Both of the methods suggested that the best number of clusters is 4. Let`s apply this result in a final K-means calculation. Use the set.seed() function to get reproducible result. Remember from above that the K means uses random reshuffling of the observations to get the optimal cluster split.

After running the algorithm we have got 4 clusters with pretty much similar sizes apart from one, which is about double the size of the rest of the clusters. In the remaining part of this article we will explore some ideas for further analysis of the segments

Segment Analysis

As a beginning we can get some basic figures describing the size of the segments and the way they score within the RFM model.

The size we can define by the number of observations assigned to each cluster.
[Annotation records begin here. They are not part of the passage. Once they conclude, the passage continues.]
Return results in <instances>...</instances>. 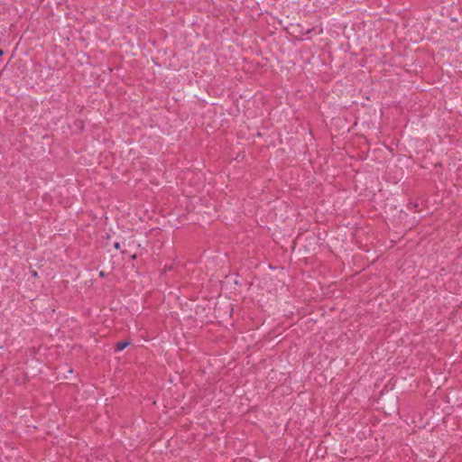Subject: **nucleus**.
Returning a JSON list of instances; mask_svg holds the SVG:
<instances>
[{
    "label": "nucleus",
    "mask_w": 462,
    "mask_h": 462,
    "mask_svg": "<svg viewBox=\"0 0 462 462\" xmlns=\"http://www.w3.org/2000/svg\"><path fill=\"white\" fill-rule=\"evenodd\" d=\"M131 344L130 341H119L115 345V351L119 352L124 350L126 346H128Z\"/></svg>",
    "instance_id": "1"
},
{
    "label": "nucleus",
    "mask_w": 462,
    "mask_h": 462,
    "mask_svg": "<svg viewBox=\"0 0 462 462\" xmlns=\"http://www.w3.org/2000/svg\"><path fill=\"white\" fill-rule=\"evenodd\" d=\"M115 247L118 249V248H119V244H118V243H116V244H115Z\"/></svg>",
    "instance_id": "2"
},
{
    "label": "nucleus",
    "mask_w": 462,
    "mask_h": 462,
    "mask_svg": "<svg viewBox=\"0 0 462 462\" xmlns=\"http://www.w3.org/2000/svg\"><path fill=\"white\" fill-rule=\"evenodd\" d=\"M3 54V51L0 50V56Z\"/></svg>",
    "instance_id": "3"
}]
</instances>
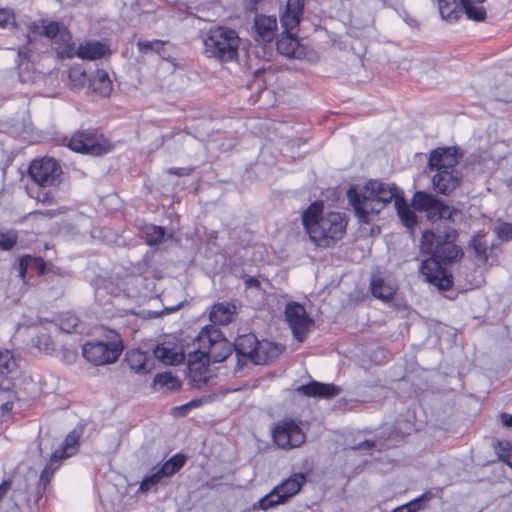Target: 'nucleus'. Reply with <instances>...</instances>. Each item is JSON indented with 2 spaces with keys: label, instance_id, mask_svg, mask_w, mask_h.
<instances>
[{
  "label": "nucleus",
  "instance_id": "1",
  "mask_svg": "<svg viewBox=\"0 0 512 512\" xmlns=\"http://www.w3.org/2000/svg\"><path fill=\"white\" fill-rule=\"evenodd\" d=\"M457 237L456 229L439 224L424 232L421 238V251L430 258L422 261L420 272L427 282L440 290H447L452 285L451 275L443 266L456 263L463 257L462 249L455 244Z\"/></svg>",
  "mask_w": 512,
  "mask_h": 512
},
{
  "label": "nucleus",
  "instance_id": "2",
  "mask_svg": "<svg viewBox=\"0 0 512 512\" xmlns=\"http://www.w3.org/2000/svg\"><path fill=\"white\" fill-rule=\"evenodd\" d=\"M347 198L359 221L369 223L370 216L378 214L389 202L394 200L397 214L403 225L412 228L416 224V215L399 195L394 184L379 180H369L365 184H356L347 191Z\"/></svg>",
  "mask_w": 512,
  "mask_h": 512
},
{
  "label": "nucleus",
  "instance_id": "3",
  "mask_svg": "<svg viewBox=\"0 0 512 512\" xmlns=\"http://www.w3.org/2000/svg\"><path fill=\"white\" fill-rule=\"evenodd\" d=\"M302 223L310 240L318 247L327 248L340 240L347 227L344 214L329 212L323 215L322 202L311 204L302 215Z\"/></svg>",
  "mask_w": 512,
  "mask_h": 512
},
{
  "label": "nucleus",
  "instance_id": "4",
  "mask_svg": "<svg viewBox=\"0 0 512 512\" xmlns=\"http://www.w3.org/2000/svg\"><path fill=\"white\" fill-rule=\"evenodd\" d=\"M303 7L301 0H287L285 11L280 17L283 32L277 41V50L288 58L305 59L307 57L306 46L301 45L295 37L303 15Z\"/></svg>",
  "mask_w": 512,
  "mask_h": 512
},
{
  "label": "nucleus",
  "instance_id": "5",
  "mask_svg": "<svg viewBox=\"0 0 512 512\" xmlns=\"http://www.w3.org/2000/svg\"><path fill=\"white\" fill-rule=\"evenodd\" d=\"M204 53L209 58L228 62L237 59L240 38L231 28H210L203 36Z\"/></svg>",
  "mask_w": 512,
  "mask_h": 512
},
{
  "label": "nucleus",
  "instance_id": "6",
  "mask_svg": "<svg viewBox=\"0 0 512 512\" xmlns=\"http://www.w3.org/2000/svg\"><path fill=\"white\" fill-rule=\"evenodd\" d=\"M196 342L198 348L194 353V357H200L207 363L222 362L233 352V344L215 326L203 328L197 336Z\"/></svg>",
  "mask_w": 512,
  "mask_h": 512
},
{
  "label": "nucleus",
  "instance_id": "7",
  "mask_svg": "<svg viewBox=\"0 0 512 512\" xmlns=\"http://www.w3.org/2000/svg\"><path fill=\"white\" fill-rule=\"evenodd\" d=\"M30 31L48 39L59 57L73 58V36L63 22L48 19L38 20L32 23Z\"/></svg>",
  "mask_w": 512,
  "mask_h": 512
},
{
  "label": "nucleus",
  "instance_id": "8",
  "mask_svg": "<svg viewBox=\"0 0 512 512\" xmlns=\"http://www.w3.org/2000/svg\"><path fill=\"white\" fill-rule=\"evenodd\" d=\"M412 205L415 210L426 212L428 219L431 221L444 219L455 222L461 216L459 210L445 205L437 200L435 196L422 191L414 194Z\"/></svg>",
  "mask_w": 512,
  "mask_h": 512
},
{
  "label": "nucleus",
  "instance_id": "9",
  "mask_svg": "<svg viewBox=\"0 0 512 512\" xmlns=\"http://www.w3.org/2000/svg\"><path fill=\"white\" fill-rule=\"evenodd\" d=\"M306 482L304 473H295L276 486L269 494L261 498L253 505V509L267 510L278 504L284 503L290 497L296 495Z\"/></svg>",
  "mask_w": 512,
  "mask_h": 512
},
{
  "label": "nucleus",
  "instance_id": "10",
  "mask_svg": "<svg viewBox=\"0 0 512 512\" xmlns=\"http://www.w3.org/2000/svg\"><path fill=\"white\" fill-rule=\"evenodd\" d=\"M68 147L75 151L94 156L111 149V143L95 129L77 131L69 140Z\"/></svg>",
  "mask_w": 512,
  "mask_h": 512
},
{
  "label": "nucleus",
  "instance_id": "11",
  "mask_svg": "<svg viewBox=\"0 0 512 512\" xmlns=\"http://www.w3.org/2000/svg\"><path fill=\"white\" fill-rule=\"evenodd\" d=\"M122 348L118 338L110 342H88L84 344L82 354L94 365H105L115 362L119 358Z\"/></svg>",
  "mask_w": 512,
  "mask_h": 512
},
{
  "label": "nucleus",
  "instance_id": "12",
  "mask_svg": "<svg viewBox=\"0 0 512 512\" xmlns=\"http://www.w3.org/2000/svg\"><path fill=\"white\" fill-rule=\"evenodd\" d=\"M273 439L280 448L291 449L301 446L306 436L294 419L285 418L275 425Z\"/></svg>",
  "mask_w": 512,
  "mask_h": 512
},
{
  "label": "nucleus",
  "instance_id": "13",
  "mask_svg": "<svg viewBox=\"0 0 512 512\" xmlns=\"http://www.w3.org/2000/svg\"><path fill=\"white\" fill-rule=\"evenodd\" d=\"M62 174V169L53 158L34 160L29 166V175L39 186L55 185Z\"/></svg>",
  "mask_w": 512,
  "mask_h": 512
},
{
  "label": "nucleus",
  "instance_id": "14",
  "mask_svg": "<svg viewBox=\"0 0 512 512\" xmlns=\"http://www.w3.org/2000/svg\"><path fill=\"white\" fill-rule=\"evenodd\" d=\"M285 318L294 337L302 342L313 325V320L308 316L305 308L297 302L288 303L285 308Z\"/></svg>",
  "mask_w": 512,
  "mask_h": 512
},
{
  "label": "nucleus",
  "instance_id": "15",
  "mask_svg": "<svg viewBox=\"0 0 512 512\" xmlns=\"http://www.w3.org/2000/svg\"><path fill=\"white\" fill-rule=\"evenodd\" d=\"M458 164L457 150L453 147L439 148L434 150L428 161L431 171L435 173L441 170H456L455 166Z\"/></svg>",
  "mask_w": 512,
  "mask_h": 512
},
{
  "label": "nucleus",
  "instance_id": "16",
  "mask_svg": "<svg viewBox=\"0 0 512 512\" xmlns=\"http://www.w3.org/2000/svg\"><path fill=\"white\" fill-rule=\"evenodd\" d=\"M277 19L275 16L257 15L254 19L253 37L258 43L271 42L277 32Z\"/></svg>",
  "mask_w": 512,
  "mask_h": 512
},
{
  "label": "nucleus",
  "instance_id": "17",
  "mask_svg": "<svg viewBox=\"0 0 512 512\" xmlns=\"http://www.w3.org/2000/svg\"><path fill=\"white\" fill-rule=\"evenodd\" d=\"M461 177L458 170H441L433 175L432 183L438 193L447 195L459 186Z\"/></svg>",
  "mask_w": 512,
  "mask_h": 512
},
{
  "label": "nucleus",
  "instance_id": "18",
  "mask_svg": "<svg viewBox=\"0 0 512 512\" xmlns=\"http://www.w3.org/2000/svg\"><path fill=\"white\" fill-rule=\"evenodd\" d=\"M297 391L307 397L330 399L339 395L341 388L334 384L311 381L306 385L299 386Z\"/></svg>",
  "mask_w": 512,
  "mask_h": 512
},
{
  "label": "nucleus",
  "instance_id": "19",
  "mask_svg": "<svg viewBox=\"0 0 512 512\" xmlns=\"http://www.w3.org/2000/svg\"><path fill=\"white\" fill-rule=\"evenodd\" d=\"M260 341L254 334H245L239 336L233 344L239 363H246L248 360L252 362L253 355L258 348Z\"/></svg>",
  "mask_w": 512,
  "mask_h": 512
},
{
  "label": "nucleus",
  "instance_id": "20",
  "mask_svg": "<svg viewBox=\"0 0 512 512\" xmlns=\"http://www.w3.org/2000/svg\"><path fill=\"white\" fill-rule=\"evenodd\" d=\"M109 53L107 45L99 41H87L78 47L74 44L73 57L77 56L82 59L96 60L104 57Z\"/></svg>",
  "mask_w": 512,
  "mask_h": 512
},
{
  "label": "nucleus",
  "instance_id": "21",
  "mask_svg": "<svg viewBox=\"0 0 512 512\" xmlns=\"http://www.w3.org/2000/svg\"><path fill=\"white\" fill-rule=\"evenodd\" d=\"M370 290L374 297L383 302H389L397 291V285L385 280L379 274H374L371 278Z\"/></svg>",
  "mask_w": 512,
  "mask_h": 512
},
{
  "label": "nucleus",
  "instance_id": "22",
  "mask_svg": "<svg viewBox=\"0 0 512 512\" xmlns=\"http://www.w3.org/2000/svg\"><path fill=\"white\" fill-rule=\"evenodd\" d=\"M125 361L131 370L136 373L146 374L153 368V360L148 354L140 350H130L126 353Z\"/></svg>",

While the mean value of each feature (recency, frequency and monetary) will give us an idea of which are our best and worst performing segments.

We can get these figures by running a summary table of the clustered data using summarise_all() function. This function works only with numeric data. Therefore before running it we will need to exclude the customer id column as it has character format. After we get our summary table we will transpose it to facilitate its visualisation.

Now we can visualise the segments to determine which are the most and the least valuable ones. This will give us an idea of how and where to focus our marketing efforts.

From the visualisation of the summary statistics we can conclude that our most active and most recent segment is segment 3.

Segment 1 can be defined as totally lapsed with on average one purchase made almost a year ago. The interesting thing about this segment is that by one purchase it generates about half the value of segment 3 the most active one. Therefore it might worth the effort to try to re-engage this segment.

Our largest segment is segment 2. However, with only 2 purchases on average this segment is not particularly active. It also has the lowest propensity to spend. This might be the seasonal shopper. Whatever is the case this segment represents the largest set of the customer base. Despite that it does not represent the best customer for the business. We need to analyse more the demographics and the behaviour of this segment to see whether it has the propensity to become the best segment or the business needs to change its product or market.

Finally segment 4 is our best segment in terms of value generating. Unfortunately segment 4 is our smallest segment. This segment like segment 2 needs deeper analysis as we would like to acquire more customers like it.

Geographic Profiling of the segments

Another interesting analysis of the segments is their geographic distribution. To perform this analysis we need to attach the segments to the initial data frame and get the geographic attributes of the customers. Also do not forget to deduplicate your original data set and leave only unique customer records.

We can run some initial bar chart visualisations of the segments performance per country.

We can see that the number of customers for UK is disproportionally higher compared to the rest of the countries. This makes sense as the data set is from a UK based online retailer. We will separate the analysis of the segment distribution for the UK from the rest of the countries to get a clear picture of the segment performance per country.

Our best segment 4 is well represented in Germany and France. It is a dominant segment in Germany and in some interesting countries like Austria, Portugal and Switzerland.

Segment 2 has dominant representation in the UK market. This was our largest, but not best segment. The lapsed segment 1 has also higher representation than our best segment 4.

Finally we can get a geospatial representation of the dominant segments per country.

The map gives a clear picture of the segment dominance. It can be a perfect starting point for market analysis and business performance measures.This type of analysis together with a demographic profiling of the segments will generate enough information for the business to build hypothesis about needed improvements in the product features or marketing communications.

We can conclude by saying that K-Means clustering is a great initial point for understanding the customer base, improving marketing communications and most of all testing different features development of the business product and services.